Legal Externalization Limit:
This parameter is used to set the total "units" of
externalization that are allowed for a given company before they risk
fining. Although it will be described in more detail below (in
Management Aggressiveness), suffice it to say that a unit of
externalization is equal to a unit of competitiveness. The more a
company externalizes its costs, the lower the price of its product.
However, externalizing costs are placed on society (for example,
higher toxic gas emissions due to outdated equipment), and society
will only absorb a finite amount of "waste". This parameter
defines that limit which society (the government) determines is
allowable.
Cycle shareowners may become active:
This parameter allows us to keep shareowners of the Focus company from
becoming active shareholders for a specified amount of time. For our
baseline analysis, where no company was allowed to have active
shareholders, we set this to the 289th cycle (after the simulation had
already ended), to prevent shareholders from activating. For our
analyses with different Focus companies, we set all shareowners to be
active from the beginning, so as to show the current potential of
active shareholders.
Number of votes needed for
shareowners to become active: Brightline assumes that there are 5
significant shareowners in each company. If the company is a Focus
company, their shareholders have the potential to become active,
should the performance of a company fall below defined standards
(established in Shareholder Anger Mode, below). This parameter defines
the number of votes, out of 5, needed to activate the shareowners and
force the company into compliance with the Legal Externalization
Limit. This parameter was not needed in our analyses.

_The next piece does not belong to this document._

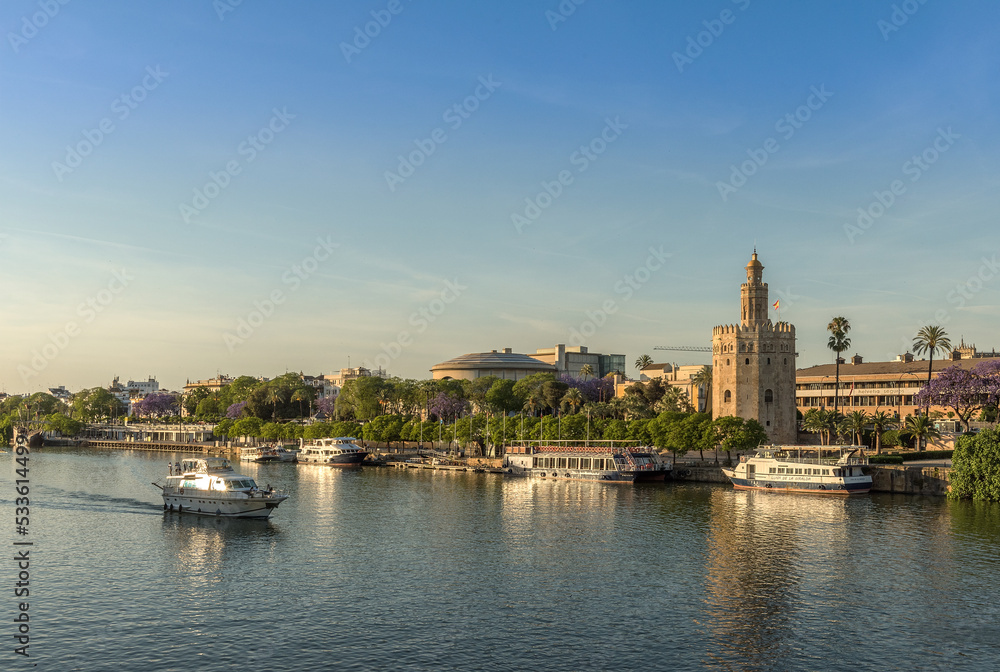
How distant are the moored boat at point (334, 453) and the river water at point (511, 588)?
59.7 meters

Supplier Selection Mode: This
parameter determines how customers potentially choose a new supplier
(company) for their services. We used what we call a "random
mode". Using this mode, in each cycle, customers will look at one
other company, chosen at random, as a potential supplier. If the price
of their product is lower, and their Brand Loyalty allows, they will
move to the new company. If the other company's price is higher, they
will stay with their current company. Consumers therefore do not
survey the whole market place every two weeks for a new supplier. Use
of this mode in particular reflects Brightline's roots as an
agent-based, complexity theory model. A former member of the SWARM
programming team at the Santa Fe Institute created the core simulation
classes used in Brightline. Experimentation with SWARM which suggests
this approach to be more realistic than a completely random mode.
Shareholder Anger Mode: This
parameter sets the conditions that make the shareholders angry, thus
involving them in the running of their company. We used a mode that
causes the shareholders to become angry if their company's share price
falls below ½ of the market leader's share price.
Penalty Hold Time: This
parameter determines how long the effect of a fine imposed on a
company will last (fining will be described in more detail below in
Constraint Level). We estimated that in the oil industry, 6 months
would best represent the real world. This estimation is based on
observations that results even as tragic as the Exxon Valdez incident
are real, but not long lasting in the public market.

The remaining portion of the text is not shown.